■ EXCERPTED TEXT:
----------------

Showing papers by "Seog K. Kim published in 1991"

Dependence of conformations of benzo[a]pyrene diol epoxide-DNA adducts derived from stereoisomers of different tumorigenicities on base sequence.

Abstract: The conformations of covalent adducts derived from the binding of the highly tumorigenic stereoisomer (+)-trans-7,8-dihydroxy-anti-9,10-epoxy-7,8,9,10-tetrahydrobenzo[a]pyren e [(+)-anti-BPDE] and its nontumorigenic (-)-anti-BPDE isomer with poly[(dG).(dC)], poly[(dG-dC).(dG-dC)], poly[(dT-dC).(dG-dA)], and poly[(dA-dC).(dG-dT)] were investigated by employing UV absorbance and linear dichroism methods. The degrees of orientation of the BPDE residues (bound covalently to N2 of deoxyguanosine), relative to the DNA bases, are most pronounced in the alternating and nonalternating (dG).(dC) polymers and decrease in polymers with neighboring dA.dT base pairs. The tumorigenic (+)-anti-BPDE isomer gives rise predominantly to external (solvent-exposed) site II adducts, while the (-)-enantiomer gives rise predominantly to site I adducts with significant carcinogen-nucleoside interactions. In the mixed (dA-dC).(dG-dT) and (dT-dC).(dG-dA) copolymers, the (+)-anti-BPDE isomer also binds predominantly to N2 of deoxyguanosine, but the adducts are weakly oriented with respect to the DNA bases. The incidence of site II adducts is considerably reduced as compared to the (dG).(dC) and (dG-dC).(dG-dC) polymers, and there is a greater proportion of site I adducts; the presence of a significant proportion of unordered adduct forms is also suggested from the diffuseness and broadness of the absorption spectra in the dA.dT base pair containing polymers. The preference of formation of site II adducts in dG-rich sequences in the case of the biologically highly active (+)-anti-BPDE isomer is discussed in terms of the known binding and mutation spectra.

----------------

Items listed in a dataset:
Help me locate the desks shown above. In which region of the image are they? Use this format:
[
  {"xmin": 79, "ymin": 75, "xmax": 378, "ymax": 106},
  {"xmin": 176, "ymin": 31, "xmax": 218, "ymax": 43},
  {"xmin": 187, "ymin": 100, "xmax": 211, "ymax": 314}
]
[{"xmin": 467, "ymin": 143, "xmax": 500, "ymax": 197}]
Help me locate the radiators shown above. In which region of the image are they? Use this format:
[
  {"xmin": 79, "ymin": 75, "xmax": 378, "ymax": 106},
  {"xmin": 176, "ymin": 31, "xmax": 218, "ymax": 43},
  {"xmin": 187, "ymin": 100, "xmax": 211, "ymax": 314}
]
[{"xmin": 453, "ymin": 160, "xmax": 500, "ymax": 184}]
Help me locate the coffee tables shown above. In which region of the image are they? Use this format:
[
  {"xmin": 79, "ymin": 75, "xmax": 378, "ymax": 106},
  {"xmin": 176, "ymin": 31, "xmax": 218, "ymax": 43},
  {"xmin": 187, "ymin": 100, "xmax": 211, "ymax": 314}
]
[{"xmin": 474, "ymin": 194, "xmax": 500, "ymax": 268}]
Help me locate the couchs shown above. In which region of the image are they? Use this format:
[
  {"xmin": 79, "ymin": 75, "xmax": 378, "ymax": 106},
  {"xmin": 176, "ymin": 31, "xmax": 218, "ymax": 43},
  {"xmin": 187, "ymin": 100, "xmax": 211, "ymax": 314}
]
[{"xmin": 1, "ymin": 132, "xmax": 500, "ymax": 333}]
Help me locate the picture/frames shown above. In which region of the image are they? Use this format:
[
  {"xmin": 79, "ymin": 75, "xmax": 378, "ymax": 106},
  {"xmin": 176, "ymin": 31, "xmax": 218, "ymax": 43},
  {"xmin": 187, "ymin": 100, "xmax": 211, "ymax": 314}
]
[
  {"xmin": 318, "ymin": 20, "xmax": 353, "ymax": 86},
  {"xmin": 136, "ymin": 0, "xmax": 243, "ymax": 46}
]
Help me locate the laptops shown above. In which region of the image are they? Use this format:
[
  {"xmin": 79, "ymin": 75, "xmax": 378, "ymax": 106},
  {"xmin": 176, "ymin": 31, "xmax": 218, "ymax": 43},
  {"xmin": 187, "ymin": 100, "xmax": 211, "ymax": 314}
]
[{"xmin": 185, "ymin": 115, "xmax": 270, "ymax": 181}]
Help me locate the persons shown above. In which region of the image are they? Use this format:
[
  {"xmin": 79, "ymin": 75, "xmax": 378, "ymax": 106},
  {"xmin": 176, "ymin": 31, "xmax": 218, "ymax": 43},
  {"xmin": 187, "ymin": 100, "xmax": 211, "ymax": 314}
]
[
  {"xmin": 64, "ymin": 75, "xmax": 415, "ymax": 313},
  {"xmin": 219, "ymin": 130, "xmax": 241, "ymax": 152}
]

----------------

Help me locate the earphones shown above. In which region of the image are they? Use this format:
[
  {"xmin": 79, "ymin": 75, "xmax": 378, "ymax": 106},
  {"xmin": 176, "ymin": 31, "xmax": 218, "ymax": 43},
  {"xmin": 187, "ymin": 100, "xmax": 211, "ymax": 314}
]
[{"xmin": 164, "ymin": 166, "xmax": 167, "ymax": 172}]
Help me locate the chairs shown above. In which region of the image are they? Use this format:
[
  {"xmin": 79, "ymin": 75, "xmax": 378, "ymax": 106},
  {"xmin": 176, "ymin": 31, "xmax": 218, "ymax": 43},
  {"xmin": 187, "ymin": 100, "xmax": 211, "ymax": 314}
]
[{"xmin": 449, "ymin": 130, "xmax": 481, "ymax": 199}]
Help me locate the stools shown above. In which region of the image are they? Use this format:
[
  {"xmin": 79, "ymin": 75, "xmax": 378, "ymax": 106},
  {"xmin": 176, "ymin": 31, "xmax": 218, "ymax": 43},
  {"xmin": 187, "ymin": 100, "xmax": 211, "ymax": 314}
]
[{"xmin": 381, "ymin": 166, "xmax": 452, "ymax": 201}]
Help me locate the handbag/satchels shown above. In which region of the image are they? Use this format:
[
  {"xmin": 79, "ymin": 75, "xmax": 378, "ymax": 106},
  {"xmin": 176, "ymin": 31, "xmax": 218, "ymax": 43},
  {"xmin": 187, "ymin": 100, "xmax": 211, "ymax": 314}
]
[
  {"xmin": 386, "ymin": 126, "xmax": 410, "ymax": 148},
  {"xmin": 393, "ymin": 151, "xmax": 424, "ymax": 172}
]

----------------

Answer these questions using the abstract on benzo[a]pyrene diol epoxide-DNA adducts:
(a) Which two methods were used to investigate the adduct conformations?
(b) Which adducts does the (-)-enantiomer give rise to predominantly?
(c) What suggests unordered adduct forms in the polymers containing dA.dT base pairs?

(a) UV absorbance and linear dichroism.
(b) Site I adducts with significant carcinogen-nucleoside interactions.
(c) The diffuseness and broadness of the absorption spectra.